ソファーには国王陛下と王妃様が座って待っていた。
「ジャルフ伯爵、ミリアリア嬢。そこへ掛けてくれ。」
「失礼いたします。」
挨拶をして陛下の前にお父様が、王妃様の前に私が座る。
「まずジャルフ伯爵、こちらから持ちかけた話ではあるが、第三王子レイモンドとジャルフ伯爵令嬢ミリアリアの婚約は解消とさせていただきたい。」
「陛下。それは王家としてジャルフと縁を切ると言うことですか。」
お父様がいつもの温厚さを消し、殺気が増した。こういうところは、やはり影だった人だと思う。
「私自身、伯爵家の血縁であり、影と一緒に成長した。重要性分かっているし縁を切るつもりはない。レイモンドがあまりにもミリアリア嬢と共に伯爵家を継ぐに足りないので、引かせて欲しい。」
一国の国王が、私的空間とは言え伯爵に頭を下げている。人払いしているが侍女もいるのに。そう思っていると侍女が私ににっこり笑った。

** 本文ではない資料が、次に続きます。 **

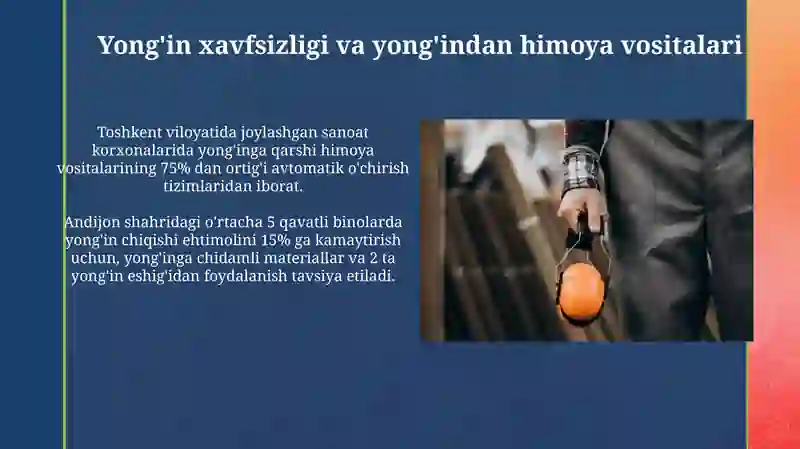 Yong'in xavfsizligi va yong'indan himoya vositalari

Toshkent viloyatida joylashgan sanoat korxonalarida yong'inga qarshi himoya vositalarining 75% dan ortig'i avtomatik o'chirish tizimlaridan iborat.

Andijon shahridagi o'rtacha 5 qavatli binolarda yong'in chiqishi ehtimolini 15% ga kamaytirish uchun, yong'inga chidamli materiallar va 2 ta yong'in eshig'idan foydalanish tavsiya etiladi.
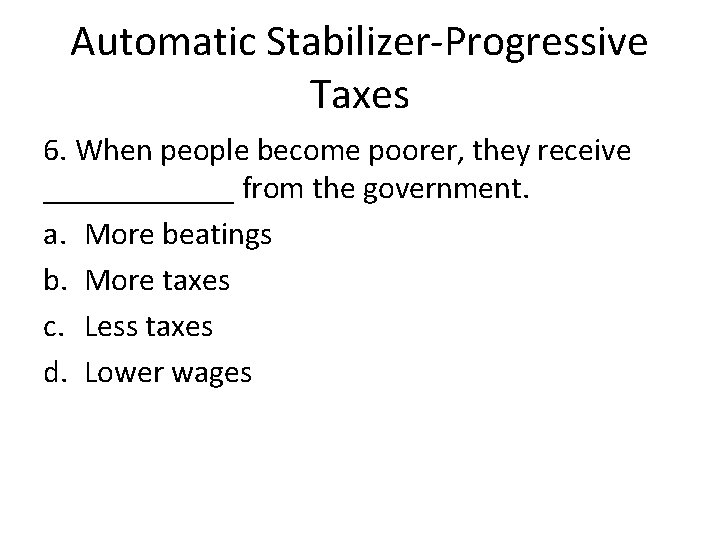 Automatic Stabilizer-Progressive Taxes

6. When people become poorer, they receive ____________ from the government.

a. More beatings

b. More taxes

c. Less taxes

d. Lower wages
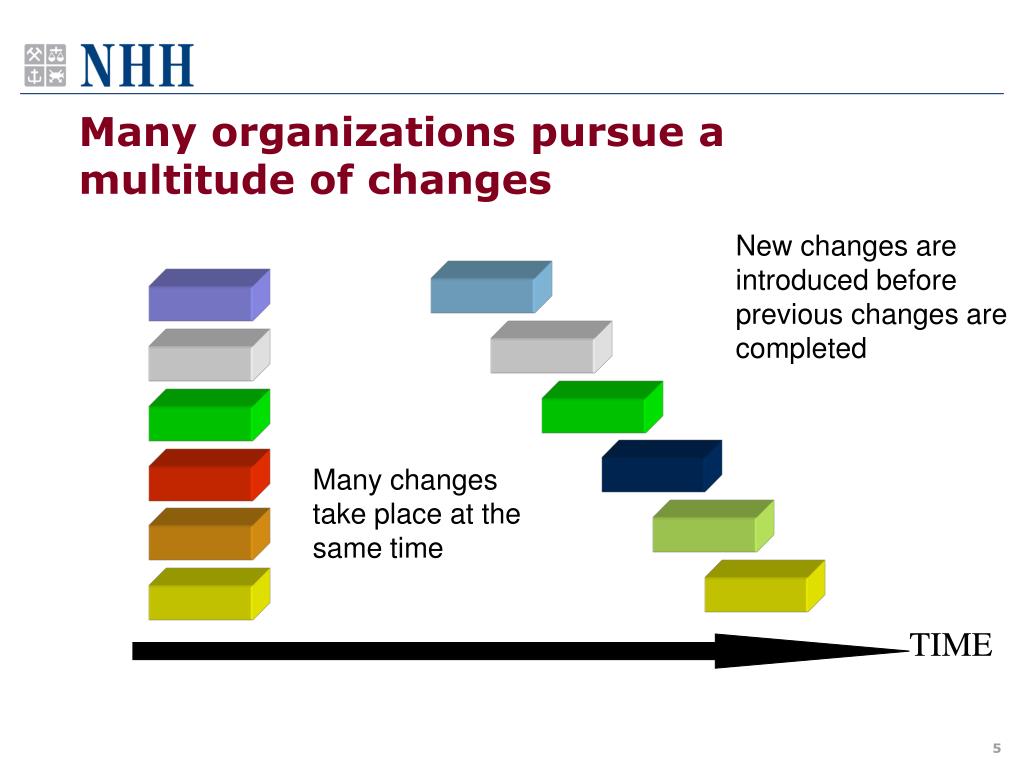 NHH

Many organizations pursue a multitude of changes

New changes are introduced before previous changes are completed

Many changes take place at the same time

TIME

5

「陛下、この件については、王宮勤務の者も全員同意しております。」
「ニーナ。いままでリアにしかレイモンドの行動を報告しなかったお前たちにも一言言いたいのだが。」
「陛下が確認なさらないからです。」
どうやら侍女のニーナさんも影のようで、どうもこの部屋で一番陛下の扱いが可哀想なことになっていそう。
「あの…今日レイモンドは?」
私の質問に答えてくれたのは、陛下だった。
「今朝、早くゲーナットへ大使として出発した。ミリアリアには、迷惑かけてすまなかったと伝えて欲しいと言っていた。」
「今日、私たちの話を聞いて決めるってレイ…いえレイモンド殿下はおっしゃってましたが。」
「私もそのつもりだったが、レイモンドがミリアリアは婚約解消したがっているし、自分は決めたと言っていたから。違うのか?」
私の気持ち…レイモンドに対してどう思っているのか、正確にわからない。幼なじみでけんかばかりで、でもリリーと何でもないとホッとして…ただの独占欲だったのかな。
考えがまとまらない私を余所に婚約解消は決定した。
どうやって挨拶して帰ったのか?気がついたら部屋でベッドに座っていた。
婚約者じゃなくなって、遠いゲーナットへ行ってしまったレイモンドとは、もう気楽に会うこともないのだと思うと涙が溢れてくる。
もう遅いけれど、私、レイモンドのこと好きだったんだと自覚したのだった。